Give back every line of the data exactly. Pictures are not part of the copy.

*** Opening Input material ***

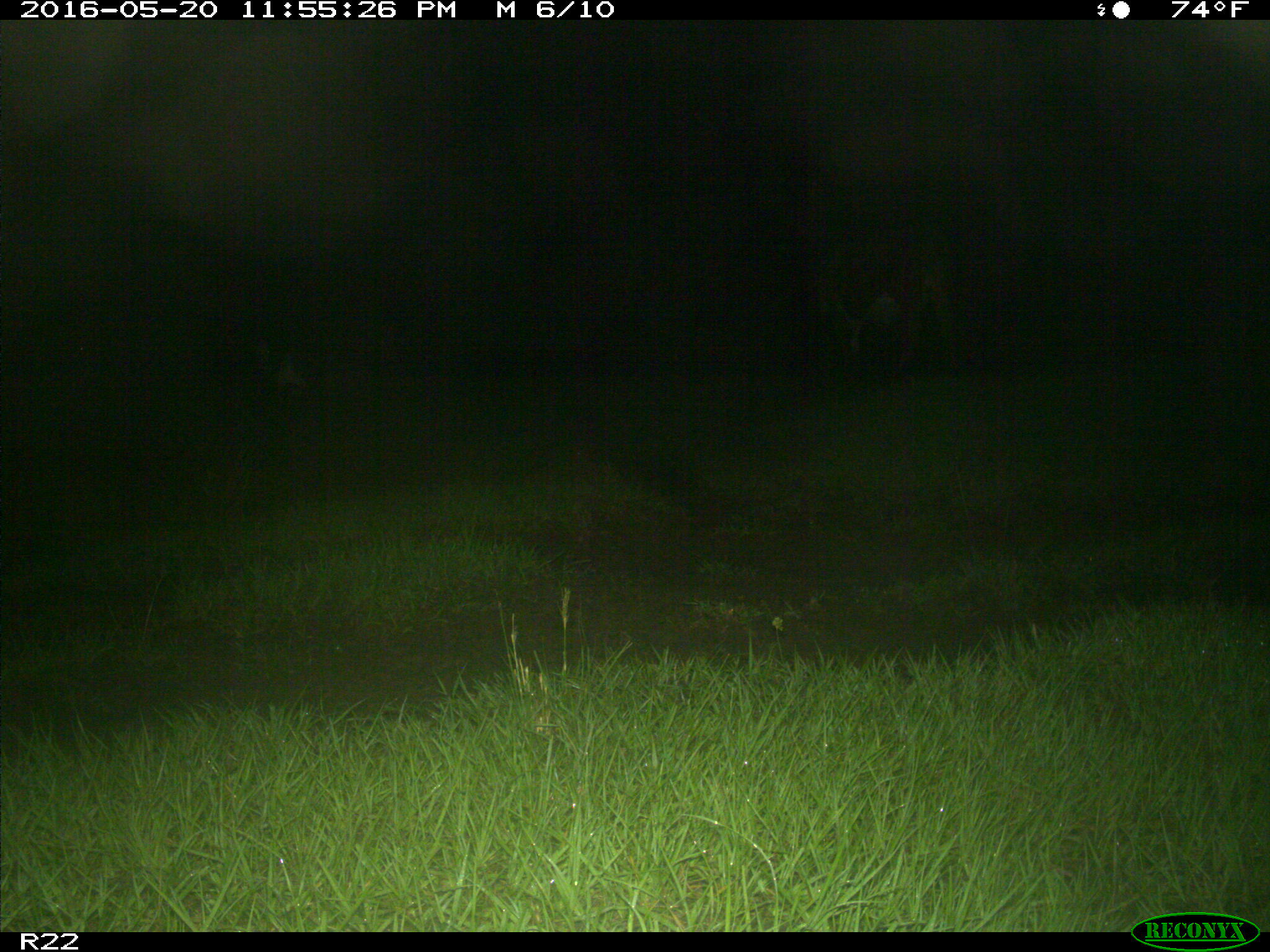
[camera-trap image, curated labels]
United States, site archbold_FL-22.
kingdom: Animalia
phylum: Chordata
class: Mammalia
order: Artiodactyla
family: Bovidae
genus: Bos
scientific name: Bos taurus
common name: domestic cow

*** Closing Input material ***

*Solution to this exercise*.
[camera-trap image, curated labels]
United States, site archbold_FL-22.
kingdom: Animalia
phylum: Chordata
class: Mammalia
order: Artiodactyla
family: Bovidae
genus: Bos
scientific name: Bos taurus
common name: domestic cow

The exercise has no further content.